Questions to answer
a: List every war, battle, or military operation named in the memoir about Robert Capa and the Battle of the Bulge.
b: Continue the memoir about Robert Capa and the Battle of the Bulge with the next few paragraphs, starting after its final sentence.
═══ Provided passage ═══
Copyright ã 2002 Kenneth Koyen. All Rights Reserved. Reprinted Courtesy of History of Photography, Volume 25, Number 4, Winter 2001.


Combat Photographer Robert Capa and the Battle of the Bulge


By Kenneth Koyen


Legendary combat photographer, Robert Capa.







The Battle of the Bulge, 1944.



By Kenneth Koyen



It was two days before Christmas when Robert Capa made his appearance at our command post in a schoolhouse in the Belgian village of Anon. It was the bitter winter of 1944 and we were fighting in the snows of the forests of the Ardennes in the Battle of the Bulge.

I knew that Capa was the photographer whose fame went back to the Spanish Civil War. I was surprised by his appearance. It was decidedly unmilitary. The man who had recorded combat in the Second World War from Africa to D-Day looked out of place in our sector. A GI helmet sat low over his heavy black brows and his dark eyes. A cigarette hung from his lip, and he was wearing a bulky fur coat that reached to his ankles. He had ‘liberated’ the coat from a German supply depot. The coat was of sheepskin, or possibly of goat hide. Capa wore it casually, the long hair inside and the hide side out. The coat was, perhaps, not a bad choice in the frigid weather, but it led to complications.

Capa sought me out because I was an officer (first lieutenant, later captain) on the intelligence staff (G—2) at my division headquarters. My outfit was the Fourth Armored Division of Lieutenant General George S. Patton Jr’s Third Army. Because I had been a newspaperman, I had been given the extra duty of PRO (Public Relations Officer). It was thought that I would best know how to deal with those somewhat alien creatures whose reports had, more than once, immersed such military figures as General Patton in vigorously boiling water.
═══ Data shown ═══
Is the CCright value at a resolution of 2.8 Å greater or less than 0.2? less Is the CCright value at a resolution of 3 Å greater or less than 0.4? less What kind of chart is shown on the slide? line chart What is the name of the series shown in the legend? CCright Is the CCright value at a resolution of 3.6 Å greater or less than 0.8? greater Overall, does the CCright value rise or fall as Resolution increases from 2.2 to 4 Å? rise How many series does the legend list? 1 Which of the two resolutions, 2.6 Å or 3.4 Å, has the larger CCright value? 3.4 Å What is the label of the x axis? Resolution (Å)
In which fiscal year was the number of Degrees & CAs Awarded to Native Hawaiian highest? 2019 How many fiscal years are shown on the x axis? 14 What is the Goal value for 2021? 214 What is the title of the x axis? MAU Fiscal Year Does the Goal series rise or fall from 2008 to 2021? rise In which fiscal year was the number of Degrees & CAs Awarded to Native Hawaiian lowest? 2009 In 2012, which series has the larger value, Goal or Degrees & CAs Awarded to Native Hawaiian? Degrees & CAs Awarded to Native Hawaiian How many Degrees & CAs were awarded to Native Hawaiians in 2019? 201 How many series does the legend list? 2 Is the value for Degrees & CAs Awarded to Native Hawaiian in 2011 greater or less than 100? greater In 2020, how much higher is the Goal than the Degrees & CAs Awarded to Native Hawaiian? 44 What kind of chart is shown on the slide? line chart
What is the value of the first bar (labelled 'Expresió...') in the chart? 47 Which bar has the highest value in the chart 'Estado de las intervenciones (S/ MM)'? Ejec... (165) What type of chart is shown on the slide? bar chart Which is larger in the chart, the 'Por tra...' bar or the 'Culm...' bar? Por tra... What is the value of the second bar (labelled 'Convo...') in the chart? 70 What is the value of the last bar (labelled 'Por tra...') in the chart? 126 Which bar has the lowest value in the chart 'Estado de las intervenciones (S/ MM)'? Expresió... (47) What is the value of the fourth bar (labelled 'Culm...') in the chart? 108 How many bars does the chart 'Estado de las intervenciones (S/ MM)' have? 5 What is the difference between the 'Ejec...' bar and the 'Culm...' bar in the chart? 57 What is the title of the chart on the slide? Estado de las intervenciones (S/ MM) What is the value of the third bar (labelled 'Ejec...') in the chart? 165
═══
Responses to the exercise
a:
Battle of the Bulge
Spanish Civil War
Second World War
D-Day

b:
I took Capa to the G-2 Section to check the latest situation reports. My G-2 commander, Lieutenant Colonel Harry ‘Hot Oil’ Brown, was marking reported positions on a wall-mounted map with a grease pencil. A somewhat tense officer, Brown took one look at Capa and threw himself protectively in front of the map to conceal it. Arms outstretched, Brown shouted, ‘Arrest that man! Get him out of here!’ He ordered Capa to face the wall while Brown sunmioned the Military Police. It took some time for me to convince Brown that Capa was not an enemy agent or a captured German. Capa’s self-assurance, which bordered on disdain, was unruffled throughout the episode. His only reaction was a wry smile.

I strongly suggested to Capa that he get out of his furs as long as he was in our sector, where the fighting was intense. He shrugged off my advice as I set out with him to find a billet for the night in Arlon. Fortunately, the village was unscathed by the tides of war that had swept twice through the Ardennes in the past five years. The villagers welcomed us, and I found rooms in the house of two elderly sisters. They greeted us warmly, and I got the impression that they had heard of LIFE magazine.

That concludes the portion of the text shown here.